Subject: LUSA: Jailed ex-governor a scapegoat for Jakarta generals - Dili official

East Timor: Jailed ex-governor a scapegoat for Jakarta generals - Dili official

Macau, July 19, (Lusa) - Dili's interior minister has said Jakarta's imprisonment of East Timor's last Indonesian governor for atrocities committed in 1999 was no more than a cover-up "maneuver" aimed to spare the former occupier's military brass from facing justice.

Describing the former governor, Abílio Osório Soares, who began a three-year prison sentence Saturday, as a scapegoat "victim", Internal Administration Minister Rogério Lobato told reporters in Macau Sunday that Indonesian generals were those truly responsible for the pre-independence wave of killings and destruction.

Soares had been Jakarta's last governor in the territory, Lobato said during the final Macau leg of a visit to China, "but those effectively in command were Indonesian generals, and they were truly the great motivators of the attacks and devastation" in East Timor.

Soares, a native of East Timor, entered Jakarta's Cipinang Prison Saturday afternoon, one day behind schedule, after losing a court appeal.

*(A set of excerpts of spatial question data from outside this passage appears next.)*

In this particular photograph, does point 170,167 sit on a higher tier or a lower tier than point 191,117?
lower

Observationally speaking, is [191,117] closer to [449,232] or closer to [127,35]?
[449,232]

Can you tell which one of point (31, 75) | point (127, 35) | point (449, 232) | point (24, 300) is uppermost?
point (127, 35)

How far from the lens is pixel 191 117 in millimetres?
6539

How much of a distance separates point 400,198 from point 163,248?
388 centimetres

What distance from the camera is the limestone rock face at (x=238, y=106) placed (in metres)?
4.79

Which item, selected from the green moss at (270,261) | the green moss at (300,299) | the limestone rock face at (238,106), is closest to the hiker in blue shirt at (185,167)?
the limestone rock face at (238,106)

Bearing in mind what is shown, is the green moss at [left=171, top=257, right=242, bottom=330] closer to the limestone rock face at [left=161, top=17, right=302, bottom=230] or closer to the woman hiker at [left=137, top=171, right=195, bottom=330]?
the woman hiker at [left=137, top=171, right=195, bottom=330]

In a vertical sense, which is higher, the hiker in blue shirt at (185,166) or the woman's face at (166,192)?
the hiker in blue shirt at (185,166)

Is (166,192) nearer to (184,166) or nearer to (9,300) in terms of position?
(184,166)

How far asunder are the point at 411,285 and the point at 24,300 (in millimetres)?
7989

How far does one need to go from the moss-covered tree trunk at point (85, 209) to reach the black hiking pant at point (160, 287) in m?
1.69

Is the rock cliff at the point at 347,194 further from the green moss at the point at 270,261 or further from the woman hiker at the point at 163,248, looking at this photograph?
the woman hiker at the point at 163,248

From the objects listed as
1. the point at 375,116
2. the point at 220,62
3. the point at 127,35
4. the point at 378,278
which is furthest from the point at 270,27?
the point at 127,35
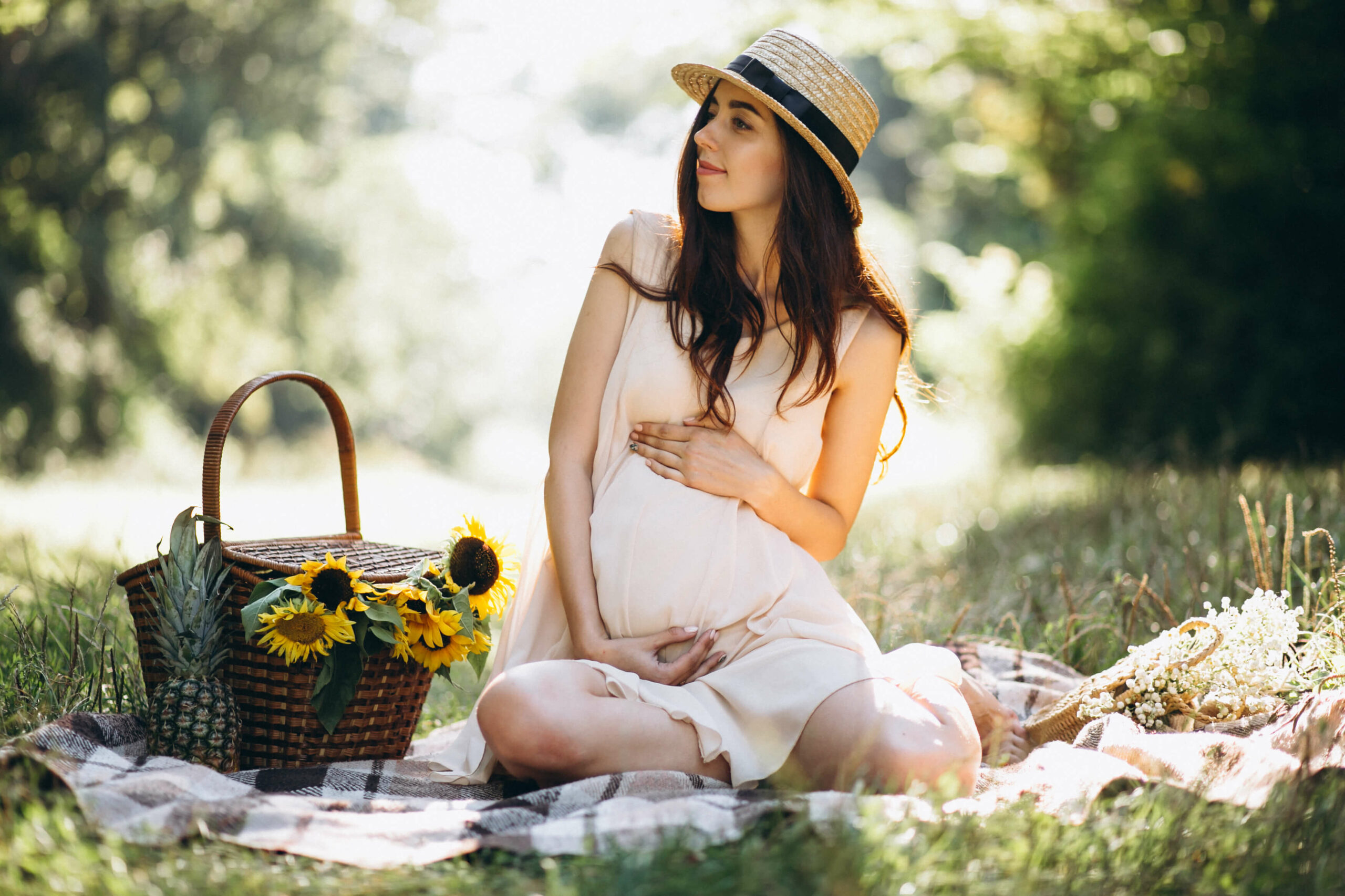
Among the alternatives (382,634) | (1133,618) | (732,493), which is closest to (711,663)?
(732,493)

The first Indonesian official condemned by a Jakarta court for crimes against humanity in East Timor had earlier told an Indonesian newspaper he would not report to prison Friday voluntarily, insisting on his innocence and blaming the Indonesian military for the atrocities.

Soares, who had lived in the West Timor capital of Kupang while awaiting an appeals court ruling on his sentencing in 2002, had been scheduled to begin his three-year sentence on Friday.

Soares is one of six Indonesian officials, military officers and militia chiefs given light sentences by a special Jakarta human rights court for atrocities committed against East Timorese around the time of their August 1999 UN-sponsored independence plebiscite.

The five others, including notorious militia boss Eurico Guterres, remain free pending appeals.

Indonesia's scorched-earth campaign in 1999, mainly carried out by proxy militia gangs, left some 1,500 Timorese dead, destroyed more than 70 percent of the country's infrastructure and forced some 250,000 people to flee their homes.